Blind 75Medium

Palindromic Substrings — Count by Expanding Centers

Expand around every index and gap to count palindromic substrings without building a DP table.

Expand Around CenterStringCounting

Problem Statement

Return how many substrings of s are palindromes.

Why This Problem Matters

  • Counting palindromes builds intuition for symmetric expansions that reappear in harder problems.
  • Shows how to reuse the same core idea from longest-palindrome questions for counting.
  • Highlights how to eliminate quadratic auxiliary space compared with dynamic programming.

Thought Process

Identify palindrome structure

Every palindrome mirrors around a center, so expanding from centers covers every possibility exactly once.

Consider both parity cases

Single characters seed odd-length palindromes; adjacent pairs seed even-length ones.

Accumulate counts locally

Each expansion returns how many palindromes it saw, which you add to the global total.

Step-by-Step Reasoning

  1. Initialise total = 0.
  2. For each index i, expand around (i, i) for odd-length palindromes and add the count.
  3. Expand around (i, i + 1) for even-length palindromes and add the count.
  4. Return the accumulated total after processing all centers.

Dry Run

s = "aaa", center = 1 odd expansion

Expands to "aaa" counting 3 palindromes ("a", "aaa", middle "a").

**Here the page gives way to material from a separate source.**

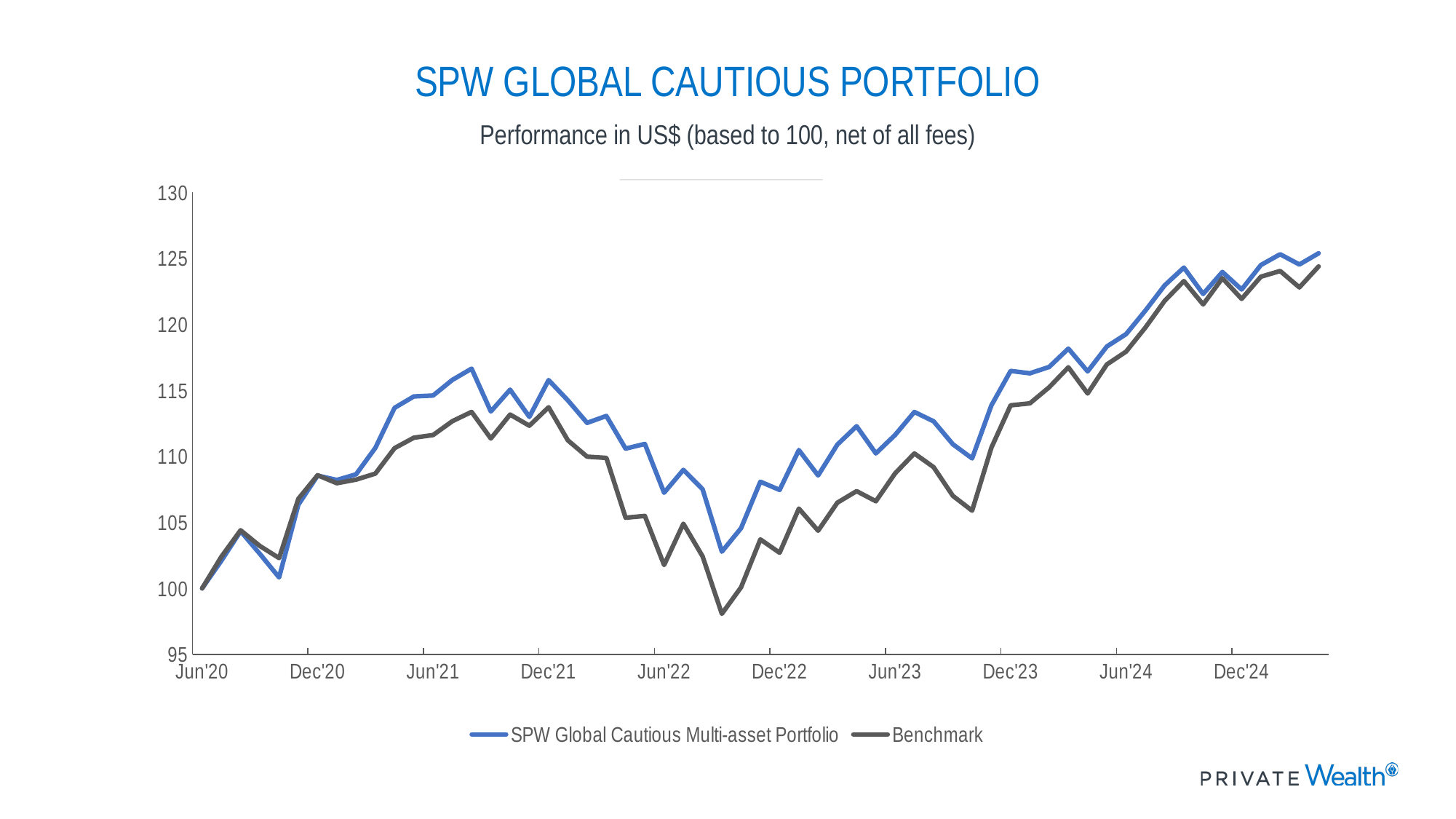
What are the two series named in the legend? SPW Global Cautious Multi-asset Portfolio and Benchmark What kind of chart is shown on the slide? line chart How many series does the legend list? 2 Is the lowest point of the Benchmark line greater or less than 100? less What is the title of the chart? SPW GLOBAL CAUTIOUS PORTFOLIO Is the value of the SPW Global Cautious Multi-asset Portfolio at Dec'24 greater or less than 120? greater At Jun'22, which series has the higher value, the SPW Global Cautious Multi-asset Portfolio or the Benchmark? SPW Global Cautious Multi-asset Portfolio Is the value of the Benchmark at Jun'23 greater or less than 105? greater Overall, do the values rise or fall from Jun'20 to the end of the chart? rise At what value do both series start in Jun'20? 100 Between Dec'21 and Jun'22, does the Benchmark line rise or fall? fall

s = "aaa", center = (0,1) even expansion

Counts "aa" plus the two single letters from overlap, yielding the remaining 3 palindromes.

Complexity Analysis

Time

O(n^2)

Space

O(1)

Why

Each expansion can traverse the string once and there are 2n centers.

Annotated Solution

JAVA
public class PalindromicSubstrings {
  public int countSubstrings(String s) {
    int total = 0;
    for (int center = 0; center < s.length(); center += 1) {
      total += expand(s, center, center);
      total += expand(s, center, center + 1);
    }
    return total;
  }

  private int expand(String s, int left, int right) {
    int count = 0;
    while (left >= 0 && right < s.length() && s.charAt(left) == s.charAt(right)) {
      count += 1;
      left -= 1;
      right += 1;
    }
    return count;
  }
}

Each expansion grows outward while the characters mirror, incrementing the total for every valid radius.

Common Pitfalls

  • Using a shared counter without resetting per call can leak results between test cases.
  • Forgetting the even-length center undercounts cases like "abba".
  • Breaking from the loop prematurely misses palindromes that extend past the first mismatch.

Follow-Up Questions

  • How would you list the distinct palindromic substrings rather than just counting them?
  • Can you adapt the expansion to work on a stream of characters?

Key Takeaways

Center expansion gives you dynamic programming level coverage with constant auxiliary space.
Counting problems often reuse the same traversal as search problems—only the accumulation changes.
Parity considerations (odd vs even) are crucial anytime symmetry is involved.